In a book based on more than 200 interviews conducted over 18 months, Vanity Fair writer at large Brenner creates a tense, stirring picture of the impact of Covid-19 on New York-Presbyterian Hospital’s campuses in New York City, Westchester County, and the Hudson Valley. In the first months of the pandemic, the city’s “most elite hospital system” faced frustration and uncertainty. Little was known about the disease’s cause, treatment, and prognosis; hospitals faced a stunning lack of supplies; doctors and nurses were overwhelmed and grief-stricken by deaths they could not prevent; and they were constantly undermined by decisions at the federal, state, and city levels. The CDC’s “antediluvian” structures made the agency unable “to quickly gather, process, and interpret data,” and states were forced to compete for supplies. When FEMA sent ventilators, they turned out to be old and broken.

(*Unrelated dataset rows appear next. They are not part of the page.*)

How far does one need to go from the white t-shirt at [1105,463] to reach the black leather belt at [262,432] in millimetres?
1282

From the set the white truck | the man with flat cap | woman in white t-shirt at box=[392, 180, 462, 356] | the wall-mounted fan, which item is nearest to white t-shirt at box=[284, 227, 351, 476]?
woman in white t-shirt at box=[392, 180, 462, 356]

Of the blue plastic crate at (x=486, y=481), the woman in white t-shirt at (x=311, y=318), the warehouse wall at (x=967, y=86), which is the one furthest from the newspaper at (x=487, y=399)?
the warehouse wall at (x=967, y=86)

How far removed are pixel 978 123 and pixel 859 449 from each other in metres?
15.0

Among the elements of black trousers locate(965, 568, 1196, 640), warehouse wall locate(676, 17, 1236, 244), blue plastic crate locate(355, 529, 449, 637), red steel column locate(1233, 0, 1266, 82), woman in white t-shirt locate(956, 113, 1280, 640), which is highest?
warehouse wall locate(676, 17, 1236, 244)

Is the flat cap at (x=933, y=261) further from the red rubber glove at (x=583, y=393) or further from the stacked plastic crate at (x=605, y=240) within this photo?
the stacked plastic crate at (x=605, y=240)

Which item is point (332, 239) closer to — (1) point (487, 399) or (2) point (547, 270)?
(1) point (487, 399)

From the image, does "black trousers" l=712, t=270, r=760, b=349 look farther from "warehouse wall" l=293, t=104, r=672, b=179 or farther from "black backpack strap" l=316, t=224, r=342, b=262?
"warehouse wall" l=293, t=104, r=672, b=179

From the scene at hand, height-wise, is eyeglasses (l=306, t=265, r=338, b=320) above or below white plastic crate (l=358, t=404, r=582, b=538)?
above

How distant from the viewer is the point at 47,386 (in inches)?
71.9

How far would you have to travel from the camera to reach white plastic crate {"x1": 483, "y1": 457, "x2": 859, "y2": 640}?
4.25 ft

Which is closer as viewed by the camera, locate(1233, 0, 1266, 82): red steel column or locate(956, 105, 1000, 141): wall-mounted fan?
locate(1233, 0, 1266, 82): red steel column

By mid-March, the hospital had 90,000 masks on hand, a number it needed each day. In its search for protective gear, the hospital found a “profiteering and counterfeit market” allowed to flourish because of a lack of federal leadership. Tests, when they could be found, were unreliable, but the CDC and the Trump administration refused to authorize the import of reliable tests from outside the U.S. As late as June, with cases in New York City soaring, doctors and nurses were unable to get tests for themselves; even when available, processing them “was chaos.” Brenner reveals, as well, the conflicts between staff and “their corporate masters,” who punished health providers if they spoke out about the hospital’s challenges and failures. The author’s probing investigation includes animated profiles of a large cast of characters, creating a palpable sense of trauma, pain, and vulnerability in what one cardiologist characterized as nothing less than war. The casualties, Brenner shows, encompassed far more than the patients who died.

A potent cautionary tale for pandemic preparedness.